Set down the first line below and each line after it, ending with the one that holds "paralelos padrão) nos". Pictures do not belong in the copy.

LISTED ENTRIES =>
* * * *
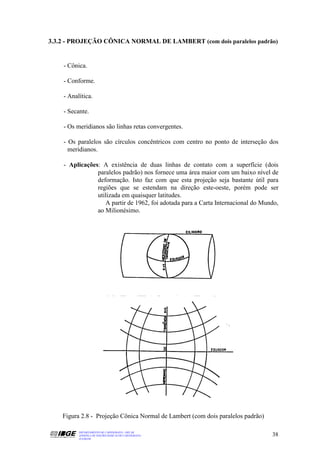 3.3.2 - PROJEÇÃO CÔNICA NORMAL DE LAMBERT (com dois paralelos padrão)


    - Cônica.

    - Conforme.

    - Analítica.

    - Secante.

    - Os meridianos são linhas retas convergentes.

    - Os paralelos são círculos concêntricos com centro no ponto de interseção dos
      meridianos.

    - Aplicações: A existência de duas linhas de contato com a superfície (dois
                paralelos padrão) nos fornece uma área maior com um baixo nível de
                deformação. Isto faz com que esta projeção seja bastante útil para
                regiões que se estendam na direção este-oeste, porém pode ser
                utilizada em quaisquer latitudes.
                   A partir de 1962, foi adotada para a Carta Internacional do Mundo,
                ao Milionésimo.




    Figura 2.8 - Projeção Cônica Normal de Lambert (com dois paralelos padrão)

          DEPARTAMENTO DE CARTOGRAFIA - DECAR
          APOSTILA DE NOÇÕES BÁSICAS DE CARTOGRAFIA                               38
          JULHO/98
 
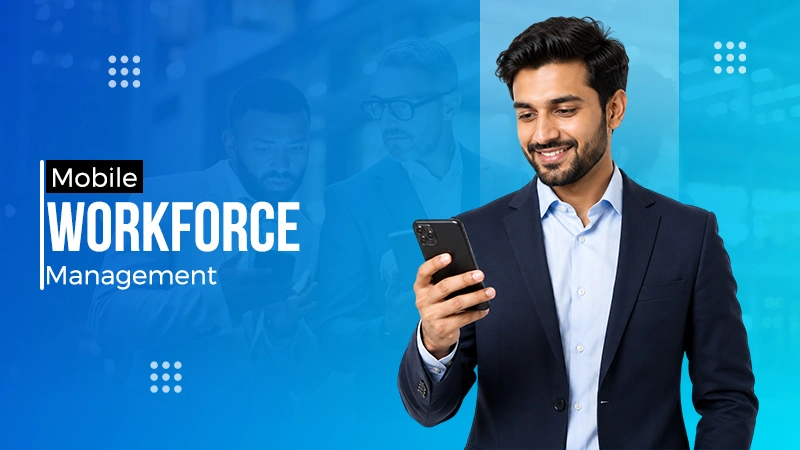 Mobile Workforce Management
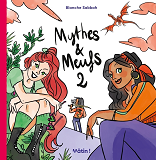 MYTHES ET MEUFS VOLUME 2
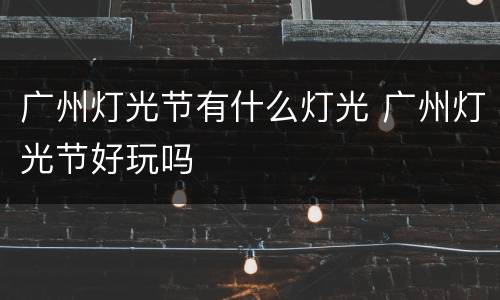 广州灯光节有什么灯光 广州灯光节好玩吗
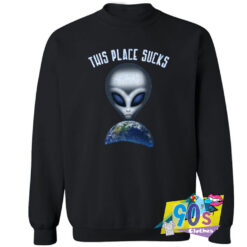 Place Sucks Alien Sweatshirt.jpg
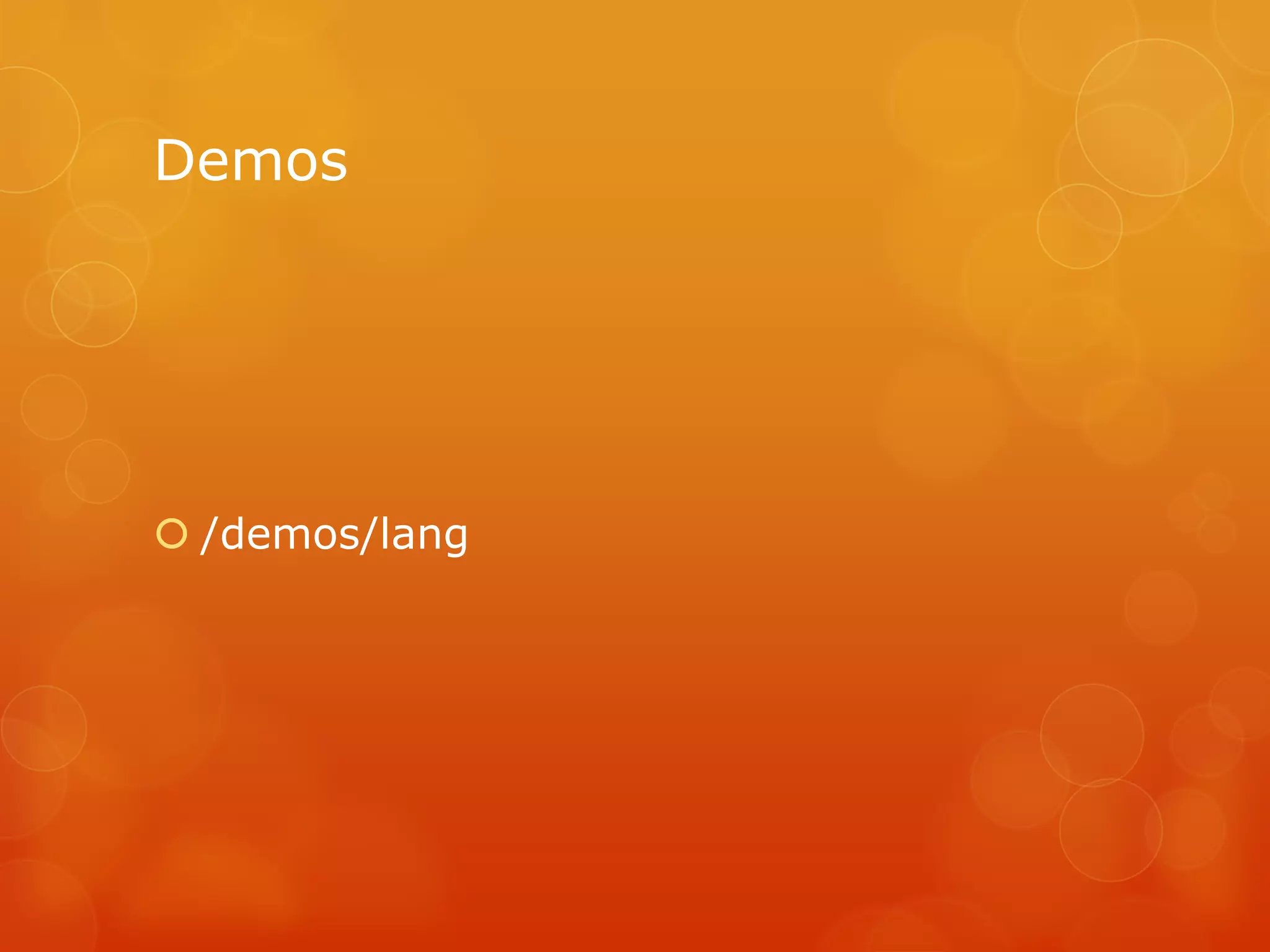 Demos




 /demos/lang
 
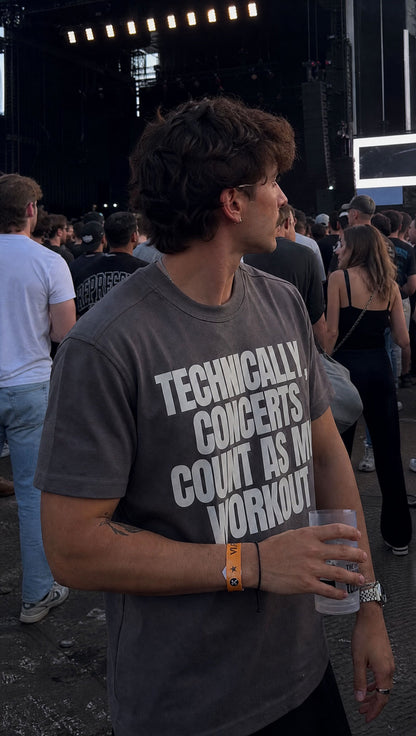 Technically, Concerts Count as My Workout - T-Shirt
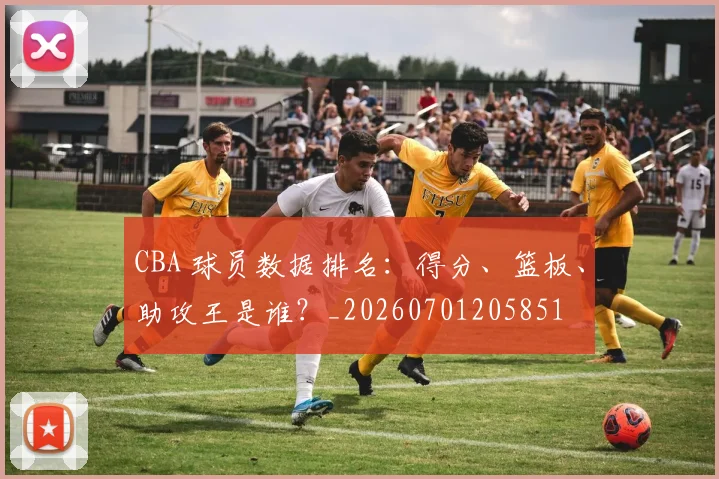CBA 球员数据排名：得分、篮板、助攻王是谁？_20260701205851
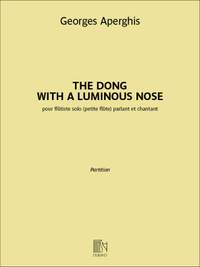 Georges Aperghis: The Dong with a Luminous Nose
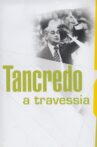 Tancredo - A Travessia Movie Streaming Online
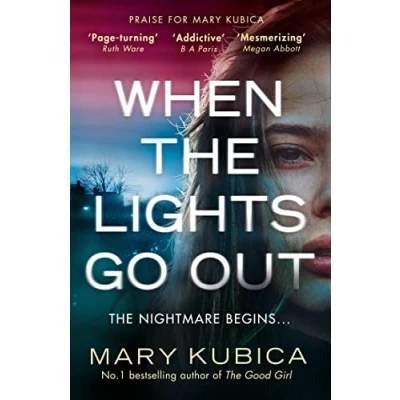 Abbildung von When The Lights Go Out: An utterly gripping psychological thriller, with a twist to take your breath away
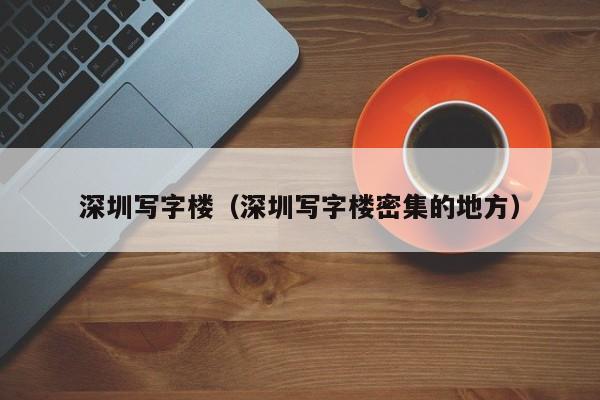 深圳写字楼（深圳写字楼密集的地方）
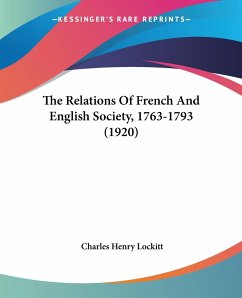 The Relations Of French And English Society, 1763-1793 (1920)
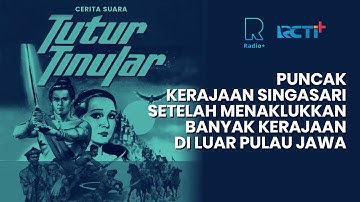 Cerita Suara Tutur Tinular – Pelangi di Atas Kurawan Puncak Kerajaan Singasari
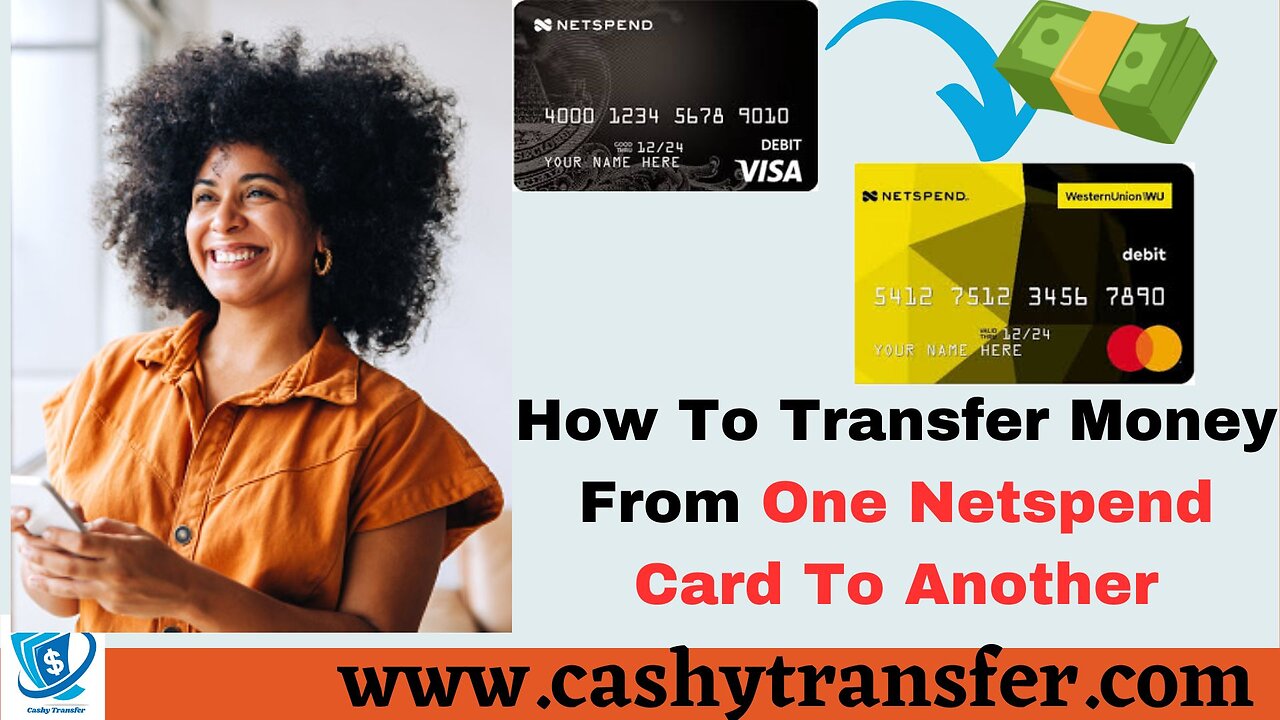 How To Transfer Money From One Netspend Card To Another [Easy Methods]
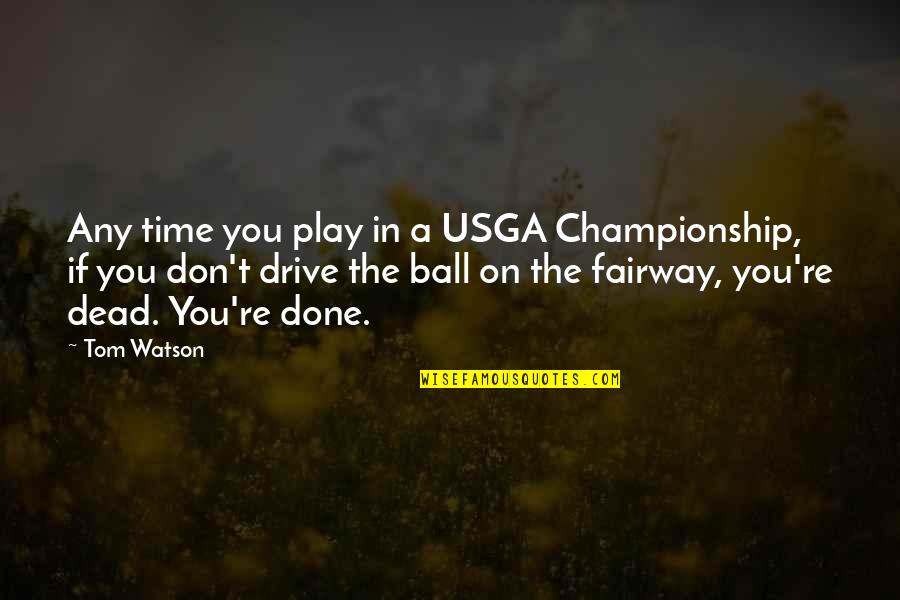 Brazelle Corporation Quotes By Tom Watson: Any time you play in a USGA Championship, Brazelle Corporation Quotes By Tom Watson: Any time you play in a USGA Championship,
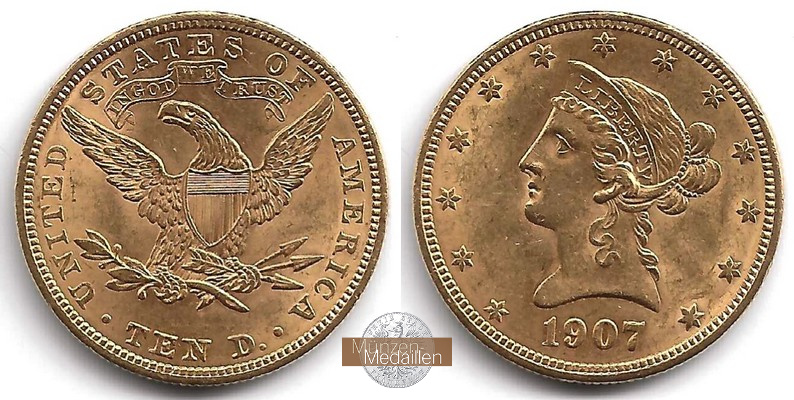 USA 10 Dollar MM-Frankfurt Feingold: 15,05g Liberty Head 1907 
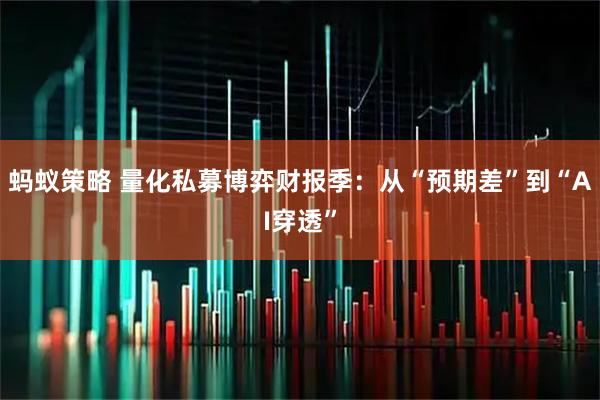 蚂蚁策略 量化私募博弈财报季：从“预期差”到“AI穿透”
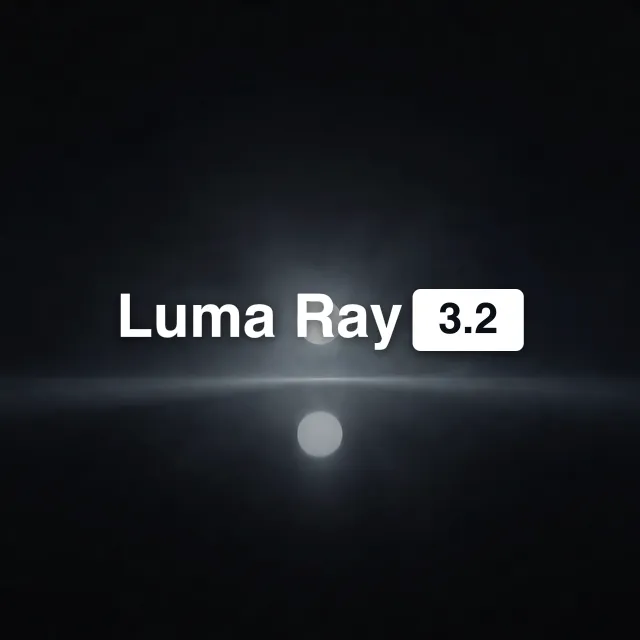 Luma Ray 3.2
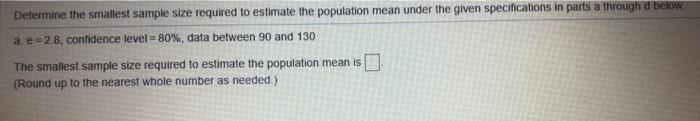 Solved Determine the smallest sample size required to | Chegg.com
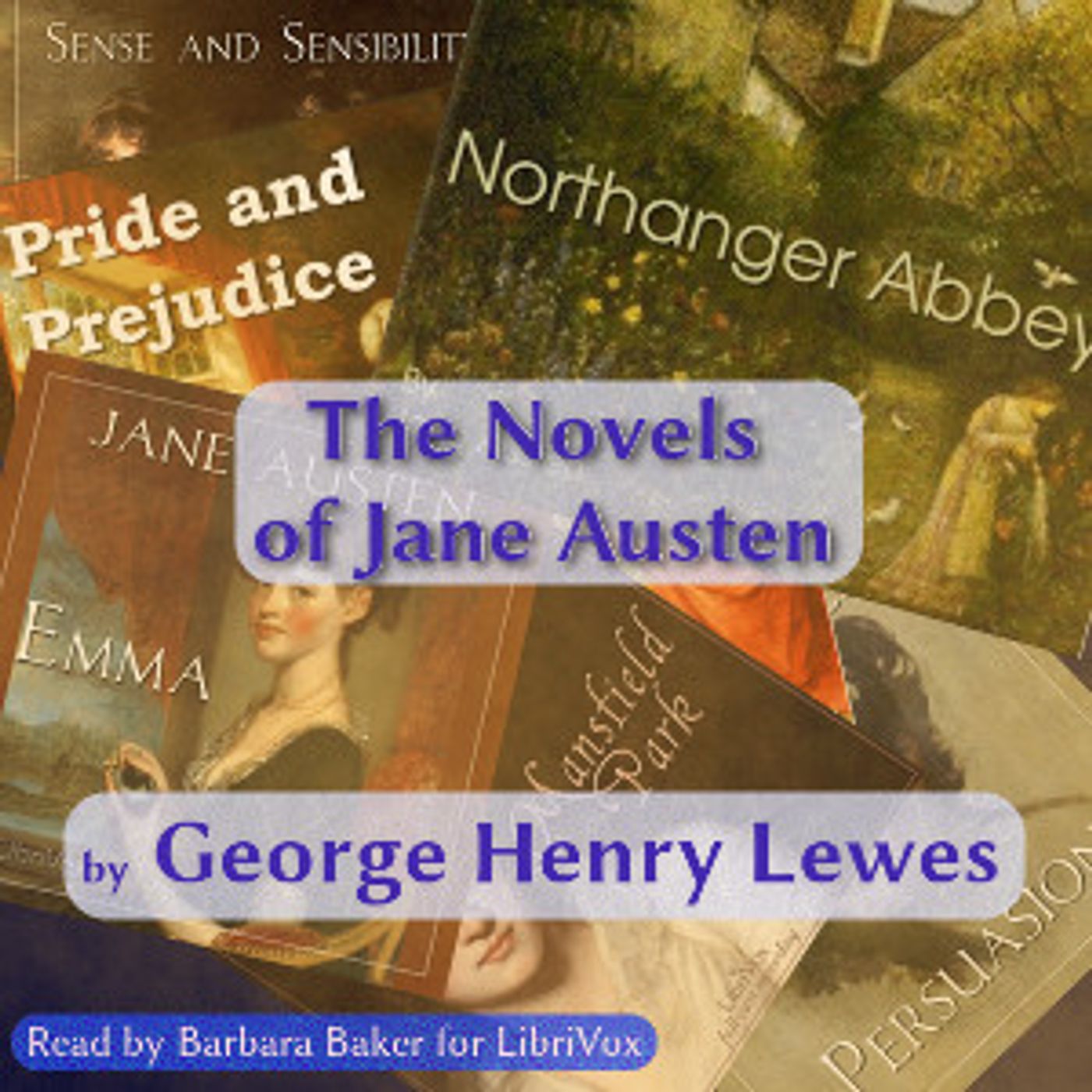Novels of Jane Austen, The by George Henry Lewes (1817 - 1878)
* * * *
RESULT =>
 3.3.2 - PROJEÇÃO CÔNICA NORMAL DE LAMBERT (com dois paralelos padrão)


    - Cônica.

    - Conforme.

    - Analítica.

    - Secante.

    - Os meridianos são linhas retas convergentes.

    - Os paralelos são círculos concêntricos com centro no ponto de interseção dos
      meridianos.

    - Aplicações: A existência de duas linhas de contato com a superfície (dois
                paralelos padrão) nos fornece uma área maior com um baixo nível de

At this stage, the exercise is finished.